Examines how the COVID-19 pandemic has highlighted significant flaws in the FDA's regulatory and administrative processes for handling public health crises. Introduces the concept of "regulatory reactivity" to describe how external pressures have pushed the FDA to adopt emergency decision-making practices that deviate from established scientific standards.

"Pharmaceutical (Re)Capture" Yale Journal of Health Policy, Law, and Ethics 20, no. 1 (2021).

Makes the case that pharmaceutical companies, along with other powerful corporate actors in the pharmaceutical industry, are in effect designing their own markets, often at the expense of, rather than in pursuit of, public health. Uses the evolution of the opioid epidemic as a case study to show that this issue is a structural feature of U.S. pharmaceutical markets, not an isolated problem.

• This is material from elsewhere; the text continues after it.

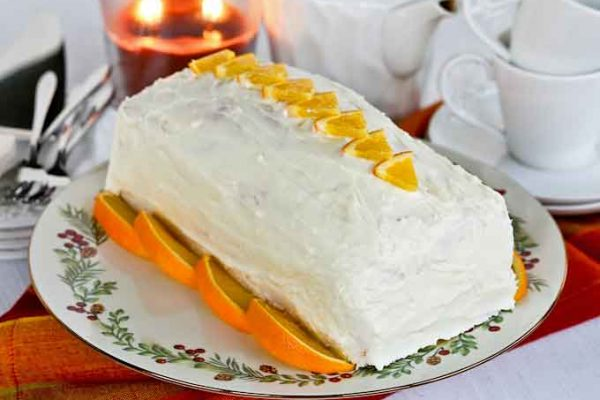 Enjoy the intense orange flavor of this moist and tender Orange Swirl Cream Cheese Pound Cake. The cream cheese frosting makes it even more delicious. | RotiNRice.com #poundcake #creamcheese #oranges #cakerecipes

"Thinking Machines and Patent Law" in Research Handbook of Artificial Intelligence, (Edward Elgar Publishing, 2018).

Focuses on the challenges that a thinking machine paradigm of invention creates for U.S. patent law. Examines the disconnect between a thinking machine paradigm and the traditional model of invention that lies at the heart of patent law, explores some of the doctrinal challenges and practical problems that result from this disconnect, and concludes with four considerations to inform a patent policy response.

"Pre-Competition" (with Jorge L. Contreras). North Carolina Law Review 95, no. 1 (2016).

Examines the phenomenon of precompetitive collaboration through an antitrust lens. Analyzes the apparent disconnect between the industry reliance on precompetition as a way of demarcating procompetitive arrangements among competitors, on the one hand, and the absence of any such distinction in antitrust law or practice, on the other. Concludes by suggesting a framework for refocusing attention on collaborations that are pro-competitive.